Parlamentskorrespondenz Nr. 524 vom 27.06.2007

Liebscher berichtet über geld- und währungspolitische Maßnahmen

Aussprache im Finanzausschuss mit dem Nationalbank-Direktorium

Wien (PK) - Nationalbank-Gouverneur Klaus Liebscher und Vizegouverneur Wolfgang Duchatczek informierten heute Nachmittag die Mitglieder des Finanzausschusses über die allgemeine geldpolitische Lage und über aktuelle Entwicklungen in der Fiskalpolitik. Die Ausführungen bezogen sich schwerpunktmäßig auf folgende drei Themenbereiche: die geldpolitische Lage unter besonderer Berücksichtigung der konjunkturellen Situation im Euroraum sowie vor dem Hintergrund der weltwirtschaftlichen Rahmenbedingungen, die Entwicklungen in der europäischen Fiskal- und Strukturpolitik sowie die konjunkturelle Lage in Österreich.

Aktuelle Entwicklungen in der Weltwirtschaft und im Euro-Raum

Zunächst ging Liebscher auf schrittweise Erhöhung der Leitzinsen durch die EZB ein. Diese Entscheidung reflektiere die auf Grundlage der regelmäßigen Analyse der wirtschaftlichen und monetären Entwicklung identifizierten mittelfristigen Aufwärtsrisiken der Preisstabilität und werde dazu beitragen, dass die mittel- bis längerfristigen Inflationserwartungen im Euro-Währungsgebiet fest auf einem Niveau verankert bleiben, das mit Preisstabilität im Einklang stehe. Auch nach dieser Erhöhung bleibe die Geldpolitik angesichts des günstigen wirtschaftlichen Umfelds im Euro-Währungsgebiet eher akkomodierend. Mit Blick auf die Zukunft sei ein entschlossenes und rechtzeitiges Handeln zur Gewährleistung von Preisstabilität auf mittlere Sicht geboten.

Trotz der Wachstumsschwäche in den USA entwickle sich das weltwirtschaftliche Umfeld robust, da als Wachstumsmotoren insbesondere die asiatischen Volkswirtschaften agieren. Verursacht wurde die Wachstumsschwäche in Amerika zu Jahresbeginn 2007 insbesondere durch den massiven Abschwung auf dem US-Immobilienmarkt sowie die schwache Exportentwicklung.

In den neuen (großen) EU-Mitgliedstaaten entwickle sich das konjunkturelle Wachstum robust.
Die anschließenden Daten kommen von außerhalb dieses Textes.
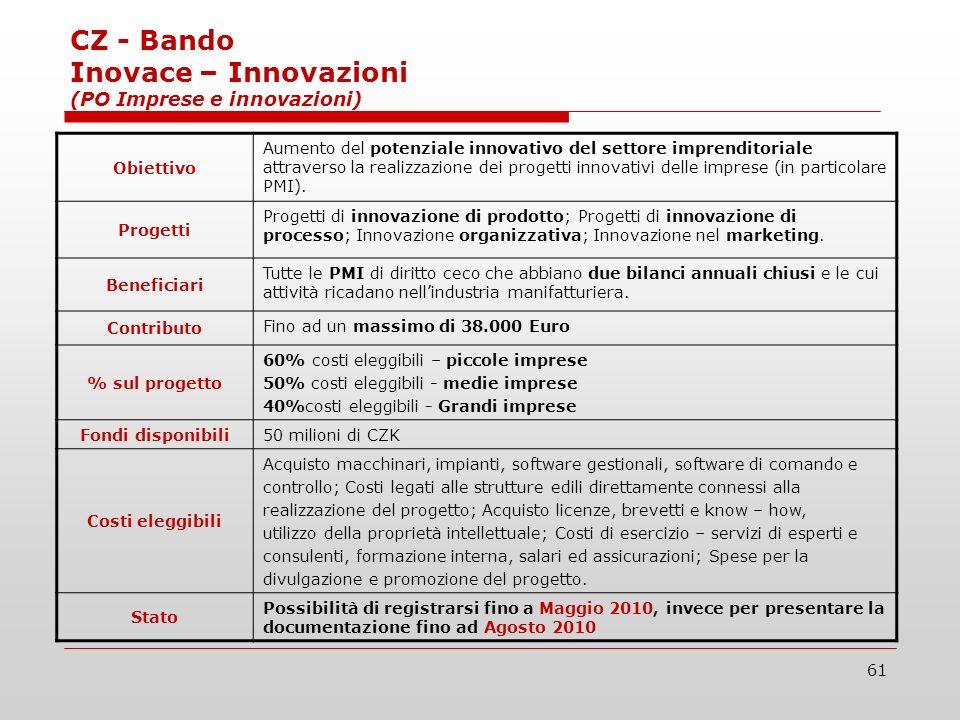 61 CZ - Bando Inovace – Innovazioni (PO Imprese e innovazioni) Obiettivo Aumento del potenziale innovativo del settore imprenditoriale attraverso la realizzazione dei progetti innovativi delle imprese (in particolare PMI).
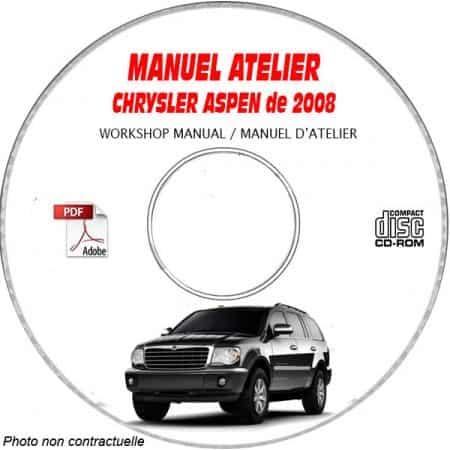 MANUEL E.P.C ASPEN 2008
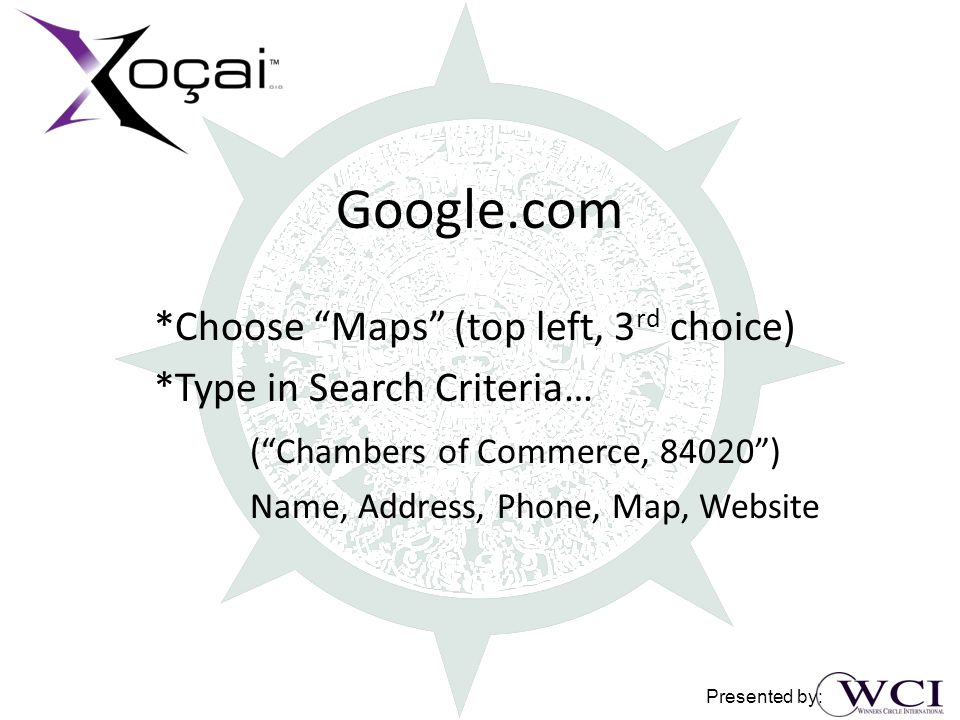 Google.com *Choose Maps (top left, 3 rd choice) *Type in Search Criteria… (Chambers of Commerce, 84020) Name, Address, Phone, Map, Website Presented by:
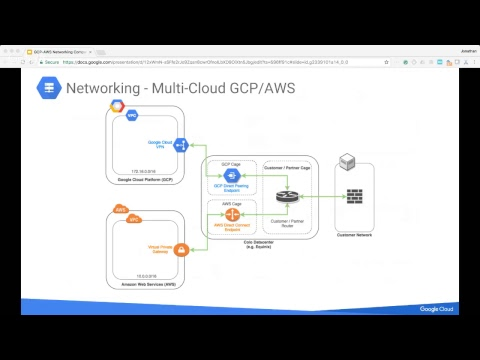 GCP and AWS – A Networking Comparison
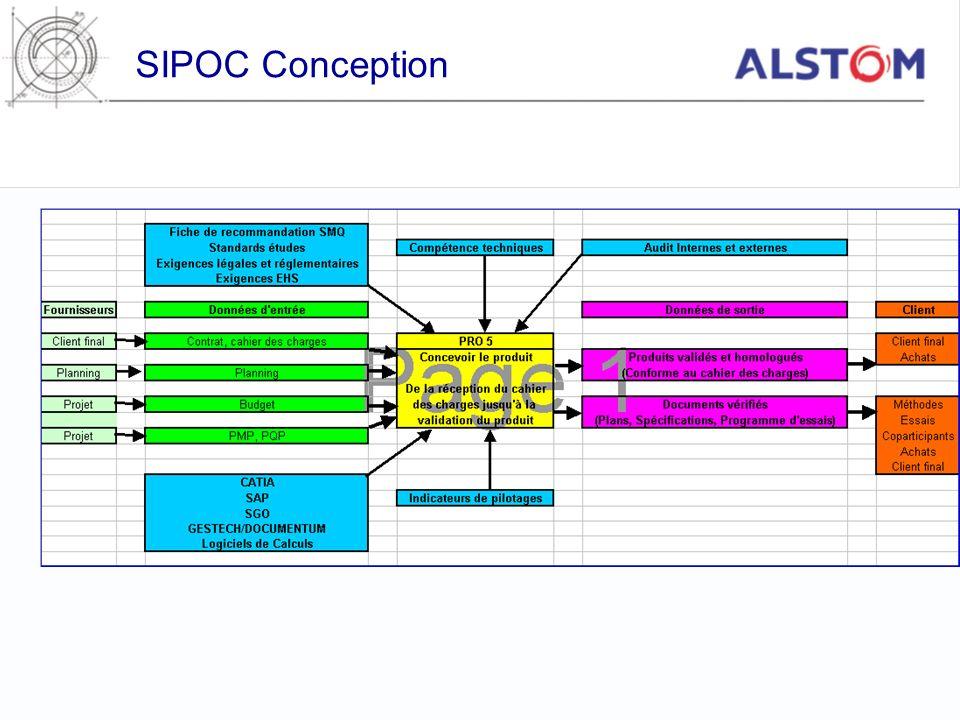 SIPOC Conception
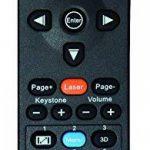 Optoma X354 Vidéoprojecteur XGA Connectique 2 x VGA + HDMI + HDMI/MHL de la marque Optoma image 2 produit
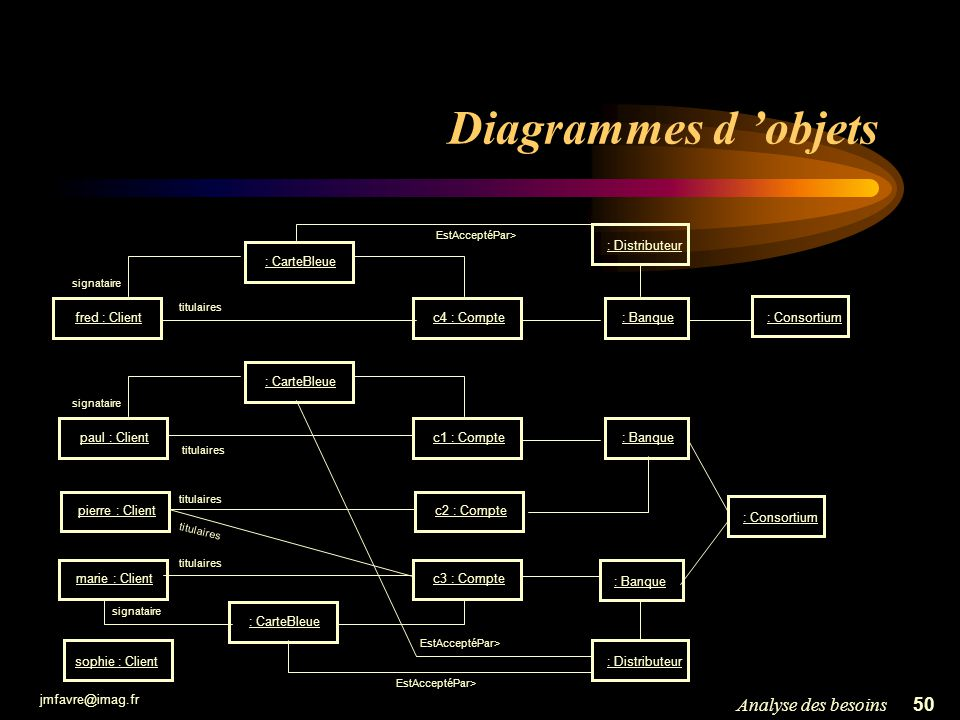 Diagrammes d 'objets Analyse des besoins : Distributeur : CarteBleue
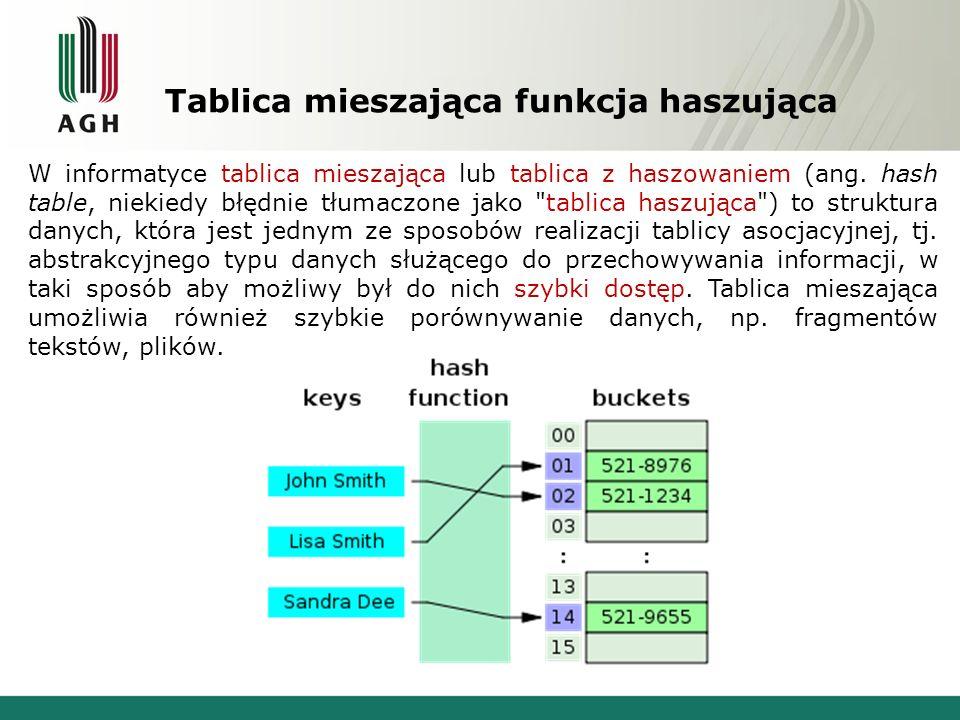 Tablica mieszająca funkcja haszująca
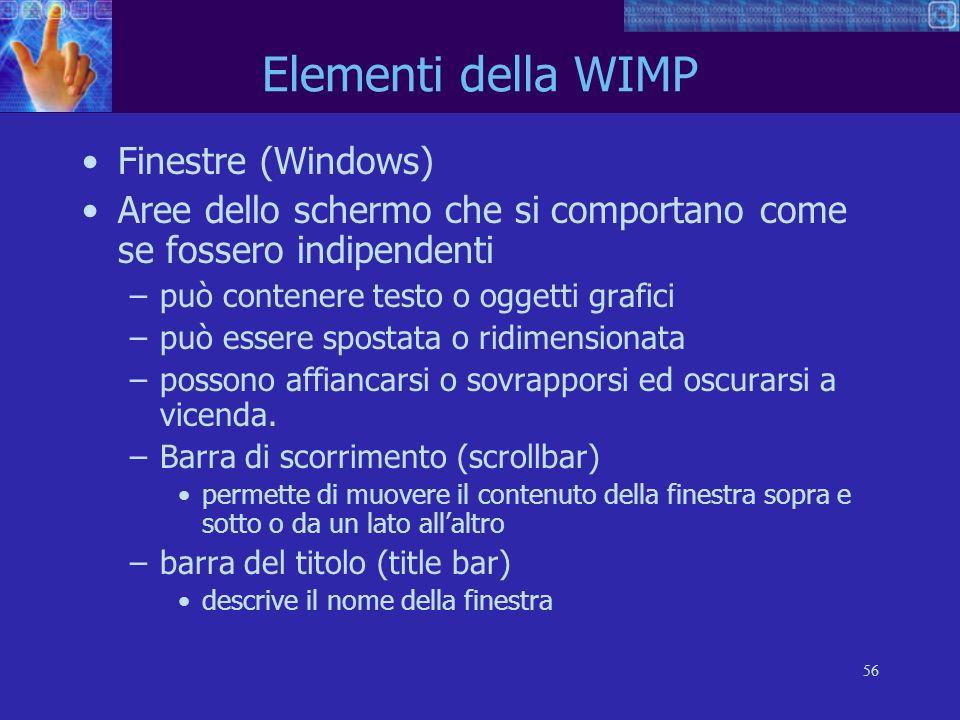 Elementi della WIMP Finestre (Windows)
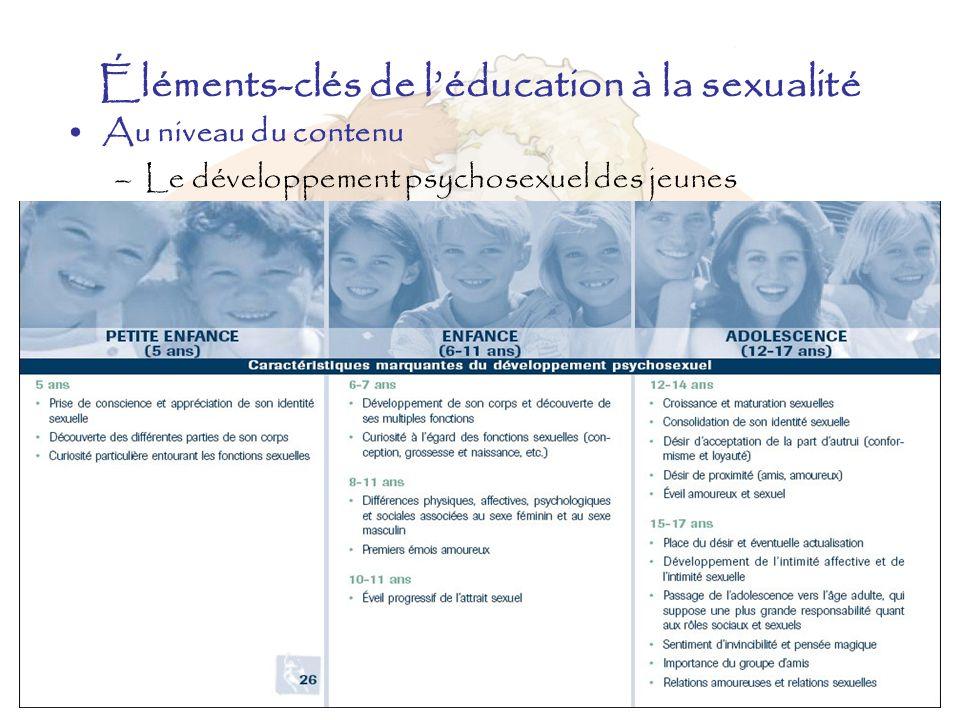 Éléments-clés de l'éducation à la sexualité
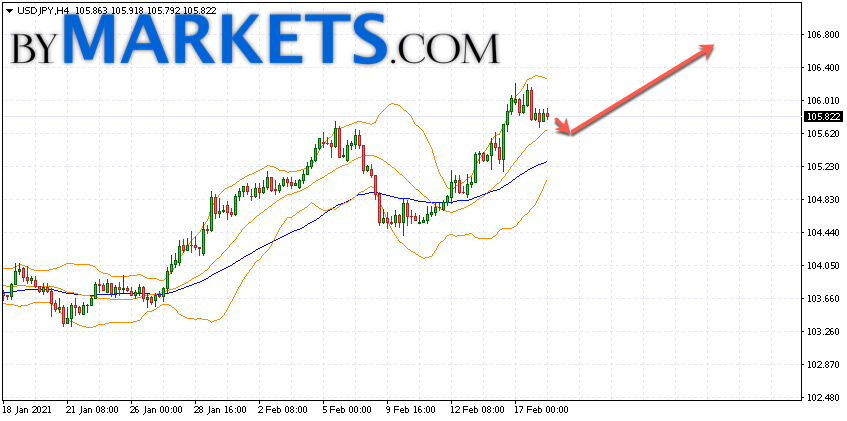USD/JPY forecast Japanese Yen on February 19, 2021USD/JPY forecast Japanese Yen on February 19, 2021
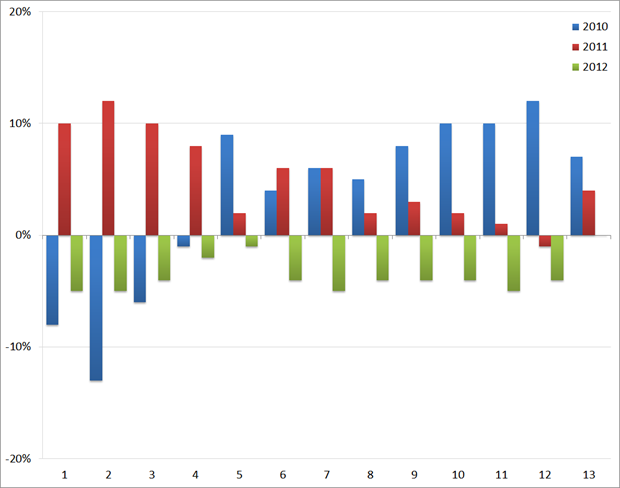 ABU: YoY groei/afname (in %) van het volume aan uitzenduren : 2010 t/m 2012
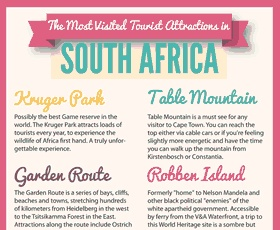 The most visited tourist attractions in South Africa - add them to your bucket list!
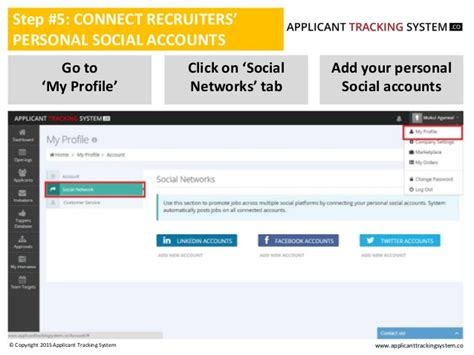 Applicant Tracking System India How To Post Through Applicant Tracking System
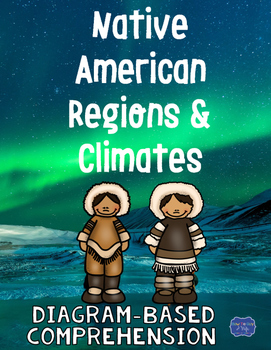 Native American Regions and Climates Diagram & Comprehension Questions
In Russland und den GUS kam es zu Jahresbeginn 2007 vor dem Hintergrund des ungewöhnlich milden Winters zu einem besonders dynamischen Konjunkturverlauf. Japan dürfte sich weiter auf einem moderanten Wachstumspfad bewegen. In den Ländern in Asien ohne Japan entwickelte sich die Konjunktur ungebrochen.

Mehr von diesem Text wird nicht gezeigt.